STATED PROBLEM 1: Reproduce the React and Redux workshop article in full, word for word.

--

Practical React & Redux - Part 1

This is the first part of a new workshop series created by our team. Let's learn about how to start developing a new application with React and Redux.

At Codegram we can spend 5 hours a week doing some learning stuff like reading books, doing an online course, or even crafting some pet project to try a new technology. It's really cool and sometimes we even share with our coworkers what are we doing in our biweekly Codegram's Talk Club™️. We want to make a step forward and we decided to create a new learning resource: introducing Codegram's Workshops™️!

Today we are gonna talk about React and Redux. In this first article of this workshop series we are gonna learn how to bootstrap a React application and create our first components. Stay tuned for future updates in this workshop series and let's start!

Introduction

This course is an introduction to React and Redux. We are gonna learn how to create a react application from scratch and deal with components and their weird JSX syntax.

--

STATED PROBLEM 2: Report each line of the listing that contains the string "here", treating uppercase and lowercase as different.

MATERIAL PROVIDED:
--

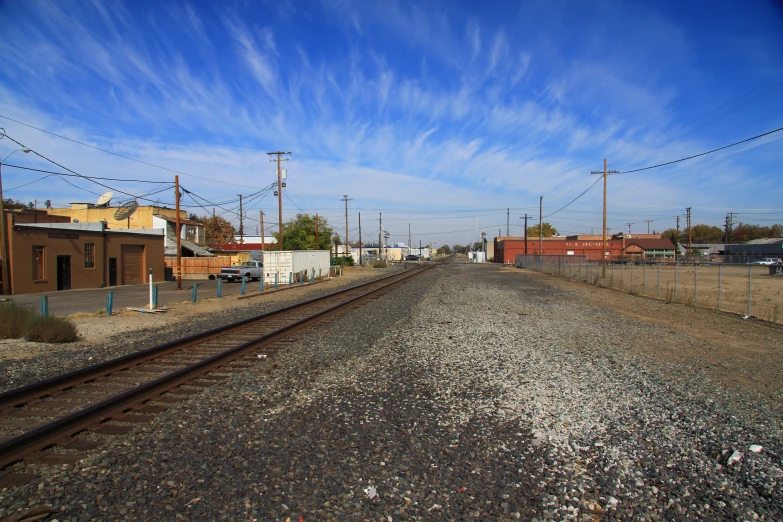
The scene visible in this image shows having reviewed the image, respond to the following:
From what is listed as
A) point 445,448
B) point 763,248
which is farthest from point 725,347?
point 763,248

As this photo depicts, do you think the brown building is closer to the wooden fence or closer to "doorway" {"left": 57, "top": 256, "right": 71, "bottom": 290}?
"doorway" {"left": 57, "top": 256, "right": 71, "bottom": 290}

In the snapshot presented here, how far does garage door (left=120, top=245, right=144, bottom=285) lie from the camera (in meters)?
34.7

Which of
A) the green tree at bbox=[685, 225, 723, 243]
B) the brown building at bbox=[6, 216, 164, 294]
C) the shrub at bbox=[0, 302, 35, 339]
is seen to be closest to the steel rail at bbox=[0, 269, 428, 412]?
the shrub at bbox=[0, 302, 35, 339]

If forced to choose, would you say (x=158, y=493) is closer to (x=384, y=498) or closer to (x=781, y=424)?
(x=384, y=498)

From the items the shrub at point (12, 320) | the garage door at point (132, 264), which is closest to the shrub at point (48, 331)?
the shrub at point (12, 320)

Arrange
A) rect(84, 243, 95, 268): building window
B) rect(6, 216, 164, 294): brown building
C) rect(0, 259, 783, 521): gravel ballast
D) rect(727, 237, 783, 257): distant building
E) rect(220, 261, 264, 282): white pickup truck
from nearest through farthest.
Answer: rect(0, 259, 783, 521): gravel ballast < rect(6, 216, 164, 294): brown building < rect(84, 243, 95, 268): building window < rect(220, 261, 264, 282): white pickup truck < rect(727, 237, 783, 257): distant building

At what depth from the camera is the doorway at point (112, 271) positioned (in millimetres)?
33062

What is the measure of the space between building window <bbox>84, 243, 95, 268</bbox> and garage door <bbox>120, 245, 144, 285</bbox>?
122 inches

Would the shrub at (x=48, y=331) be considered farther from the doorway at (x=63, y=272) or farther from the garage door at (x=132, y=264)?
the garage door at (x=132, y=264)

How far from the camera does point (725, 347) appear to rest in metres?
10.1

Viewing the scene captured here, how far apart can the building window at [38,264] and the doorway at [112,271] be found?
17.2 ft

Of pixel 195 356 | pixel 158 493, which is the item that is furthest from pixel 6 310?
pixel 158 493

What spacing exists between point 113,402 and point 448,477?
411 centimetres

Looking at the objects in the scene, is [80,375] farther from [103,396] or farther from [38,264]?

--

FINAL ANSWER 1:
Practical React & Redux - Part 1

This is the first part of a new workshop series created by our team. Let's learn about how to start developing a new application with React and Redux.

At Codegram we can spend 5 hours a week doing some learning stuff like reading books, doing an online course, or even crafting some pet project to try a new technology. It's really cool and sometimes we even share with our coworkers what are we doing in our biweekly Codegram's Talk Club™️. We want to make a step forward and we decided to create a new learning resource: introducing Codegram's Workshops™️!

Today we are gonna talk about React and Redux. In this first article of this workshop series we are gonna learn how to bootstrap a React application and create our first components. Stay tuned for future updates in this workshop series and let's start!

Introduction

This course is an introduction to React and Redux. We are gonna learn how to create a react application from scratch and deal with components and their weird JSX syntax.

FINAL ANSWER 2:
In the snapshot presented here, how far does garage door (left=120, top=245, right=144, bottom=285) lie from the camera (in meters)?
Viewing the scene captured here, how far apart can the building window at [38,264] and the doorway at [112,271] be found?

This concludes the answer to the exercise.